Outline labeling records:
>>

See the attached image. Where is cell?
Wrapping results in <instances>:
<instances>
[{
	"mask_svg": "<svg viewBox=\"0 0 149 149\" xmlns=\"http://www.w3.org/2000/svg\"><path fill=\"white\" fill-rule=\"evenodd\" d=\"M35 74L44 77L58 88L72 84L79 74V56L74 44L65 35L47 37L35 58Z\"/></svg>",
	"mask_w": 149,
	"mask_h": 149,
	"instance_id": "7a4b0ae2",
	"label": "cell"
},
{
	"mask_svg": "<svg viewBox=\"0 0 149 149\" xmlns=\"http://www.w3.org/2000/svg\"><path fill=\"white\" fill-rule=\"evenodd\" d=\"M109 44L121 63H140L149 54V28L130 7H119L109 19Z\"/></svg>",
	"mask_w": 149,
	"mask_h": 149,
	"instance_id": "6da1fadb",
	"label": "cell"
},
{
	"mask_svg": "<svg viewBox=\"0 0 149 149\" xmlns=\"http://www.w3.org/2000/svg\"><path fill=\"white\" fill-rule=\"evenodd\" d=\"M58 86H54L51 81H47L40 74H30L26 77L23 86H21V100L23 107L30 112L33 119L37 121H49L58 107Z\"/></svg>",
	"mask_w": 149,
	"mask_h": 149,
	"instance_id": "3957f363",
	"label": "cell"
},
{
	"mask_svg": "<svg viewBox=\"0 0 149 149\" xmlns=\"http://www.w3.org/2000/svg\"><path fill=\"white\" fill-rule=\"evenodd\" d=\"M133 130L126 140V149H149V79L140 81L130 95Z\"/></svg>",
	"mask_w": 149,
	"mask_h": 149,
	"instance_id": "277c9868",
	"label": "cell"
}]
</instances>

<<

What you should do:
Copy every item above word for word, with nothing changed.

Answer to the exercise:
See the attached image. Where is cell?
Wrapping results in <instances>:
<instances>
[{
	"mask_svg": "<svg viewBox=\"0 0 149 149\" xmlns=\"http://www.w3.org/2000/svg\"><path fill=\"white\" fill-rule=\"evenodd\" d=\"M35 74L44 77L58 88L72 84L79 74V56L74 44L65 35L47 37L35 58Z\"/></svg>",
	"mask_w": 149,
	"mask_h": 149,
	"instance_id": "7a4b0ae2",
	"label": "cell"
},
{
	"mask_svg": "<svg viewBox=\"0 0 149 149\" xmlns=\"http://www.w3.org/2000/svg\"><path fill=\"white\" fill-rule=\"evenodd\" d=\"M109 44L121 63H140L149 54V28L130 7H119L109 19Z\"/></svg>",
	"mask_w": 149,
	"mask_h": 149,
	"instance_id": "6da1fadb",
	"label": "cell"
},
{
	"mask_svg": "<svg viewBox=\"0 0 149 149\" xmlns=\"http://www.w3.org/2000/svg\"><path fill=\"white\" fill-rule=\"evenodd\" d=\"M58 86H54L51 81H47L40 74H30L26 77L23 86H21V100L23 107L30 112L33 119L37 121H49L58 107Z\"/></svg>",
	"mask_w": 149,
	"mask_h": 149,
	"instance_id": "3957f363",
	"label": "cell"
},
{
	"mask_svg": "<svg viewBox=\"0 0 149 149\" xmlns=\"http://www.w3.org/2000/svg\"><path fill=\"white\" fill-rule=\"evenodd\" d=\"M133 130L126 140V149H149V79L140 81L130 95Z\"/></svg>",
	"mask_w": 149,
	"mask_h": 149,
	"instance_id": "277c9868",
	"label": "cell"
}]
</instances>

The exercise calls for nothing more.